Amos controlvoltage at gmail.com
Wed Dec 9 17:58:16 CET 2009


When you said "general purpose mcu" I thought "8051" of which there
are several that could generate a satisfactory clock signal with very
little external circuitry, I think.

On 12/9/09, Eric Brombaugh <ebrombaugh1 at cox.net> wrote:
>
> On Dec 9, 2009, at 5:18 AM, Antti Huovilainen wrote:
>
>> On Tue, 8 Dec 2009, Eric Brombaugh wrote:
>>
>>> Using a general-purpose MCU to create a clock for a BBD is probably out
>>> of the question for most garden-variety processors. While a lot of them
>>> have divider-based timing generators built-in, the high-frequency
>>> resolution is probably not adequate to support decent timing & frequency
>>> control at the rates needed to clock a BBD.
>>
>> Here I disagree. A simple VCO is not that hard to do if you stick to V/Hz
>> and disregard linearity. A PLL would also be dead simple to do, too.
>>
>> With the VCO you need to build a calibration table and/or adjust the
>> frequency on the fly, but that's hardly rocket science.
>
> Perhaps I need to defend the statement above with a little more detail:
>
> * 'general purpose MCU' means an inexpensive processor with a normal
> complement of peripherals like low-res ADCs, timers, GPIO, etc.
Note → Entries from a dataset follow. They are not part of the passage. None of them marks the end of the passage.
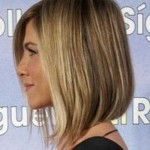 15-Lovely-Long-Bob-Hairstyles_7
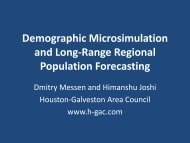 Demographic Microsimulation and Long-Range Regional ...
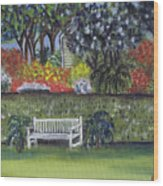 White Bench In Colorful Garden Wood Print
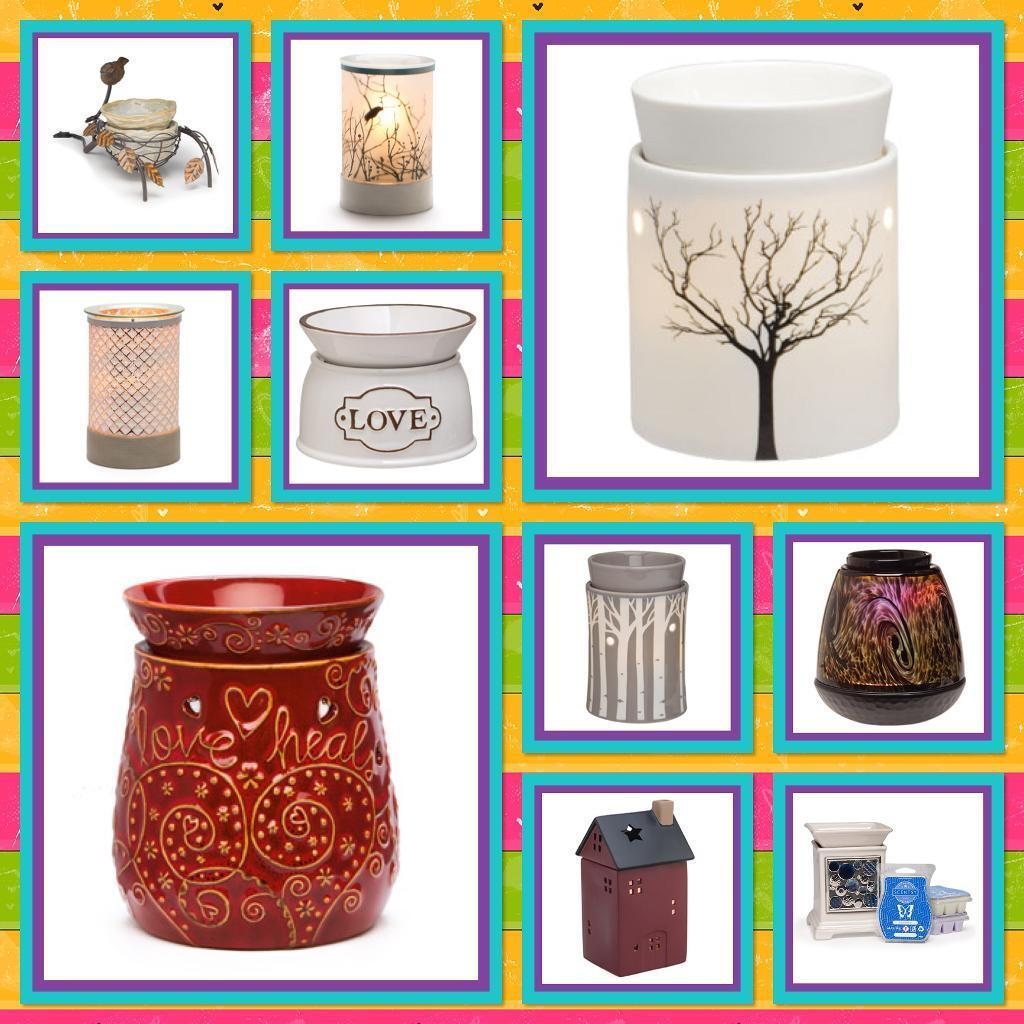 Scentsy warmers, wax diffusers & toys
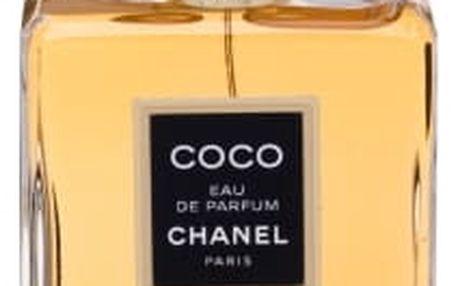 Chanel Coco 50 ml parfémovaná voda pro ženy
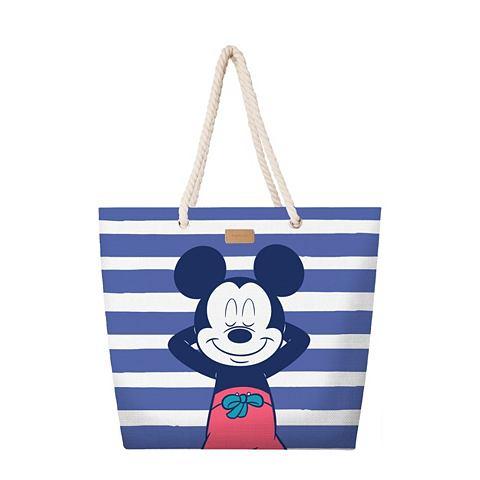 Сумка с Mickey Mouse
Think a PIC
> or AVR.
>
> * I thought the OP was talking about creating a BBD clock source without
> using any other external components - that was my assumption in this first
> paragraph. Further on I discussed the possibility of adding an external PLL
> or programmable oscillator.
>
> So I believe we agree - with a simple external oscillator and minimal
> control it would be possible to create a clock for a BBD using a cheap MCU.